Geistervölker, meaning “ghost populations”, revolved around the topic of pandemics, the transmission of viruses, and their relation to global trade and the current economic, microbiological, and ecological crises. In Geistervölker, fragmented, monstrous, wonderful, carnivalesque bodies of people, animals, and plants were populating installations and collages. Highlighting the stories behind world history, they helped to trace the origins and spread of pandemics and to reveal their link to a global economy that is based on social injustice and extraction facilitated by colonial structures and legal mechanisms and late capitalism. Rats, flies, bats, crows, worms, snails, pigeons, and spiders appeared in various forms in sculptures, textiles, videos as well as a podcast series, following humans, cohabitating in our bodies or becoming images in themselves. They stood not simply as carriers of disease but rather as powerful, potent images of the dangerous limitations of the anthropocentric view that still determines how we act as a species. I was trying to find forms to address these topics, inviting the visitors to examine conditions that are hard to bear.
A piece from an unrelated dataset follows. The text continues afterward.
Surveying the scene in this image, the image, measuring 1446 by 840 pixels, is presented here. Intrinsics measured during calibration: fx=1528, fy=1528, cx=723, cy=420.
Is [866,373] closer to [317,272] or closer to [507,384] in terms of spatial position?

What are you working on at the moment?

I’m working on a movie which aims to capture the visual characteristics of psychedelic drugs, bringing these substances out of the shadow created by illegality and specialisms. I will use the figure of the devil and the witch with their historical substance as metaphors to play with this theme in a film by focusing on their use as a political instrument for subordination and terror. In the world of the witches trees walk and plants talk. The power of women and the loss of control psychedelics involves, is anathema to the devil who was brought back to prominence in the early years of colonialism both in Europe and the New World for the purpose to denounce them as works of his own. The movie will also show how contemporary neuroscience seeks to instrumentalize psychedelic plants that western colonialism once sought to eradicate and now believes to be the cure of the ills of its modern state, depression and addiction have created. A new industry projected to be worth Euro 10bn by 2027 is turning to the Southern world again for the raw materials that are threatened with extinction from the over-picking that comes with bio-piracy. This will be part 3 of a film and in all parts the shapeshifting devil provides continuity. In part 1 The Devil Opens a Nightschool to Teach the Secrets of Success and Failure made in 2015 the curriculum includes two types of drug: Heroin, as a legacy to the world of the wars in Vietnam and then Afghanistan, and Crystal Meth. As an evangelist-type preacher the devil proselytises on winners, losers and comfort; there had to be losers but no reason they should not have comfort of drugs. The 2nd part from 2020 is called The Devil and the Uncle. It is a sculpture with 3 figures, which are the devil having taken the form of Dr Sigmund Freud and at the same time for different situations and purposes, as a warrior in the War on Drugs, and of the mythological Tio (Uncle), a figure created by Andean people as the protector of all mines. Each day before work miners make him offerings and talk of coca as against cocaine, the primitive and the modern while the Devil is a participant in both ends of the cocaine business. The meeting takes place in Bolivia just before the fascistic coup of 2019 and the work is accompanied by an audio piece which tells the story of these figures there at that time.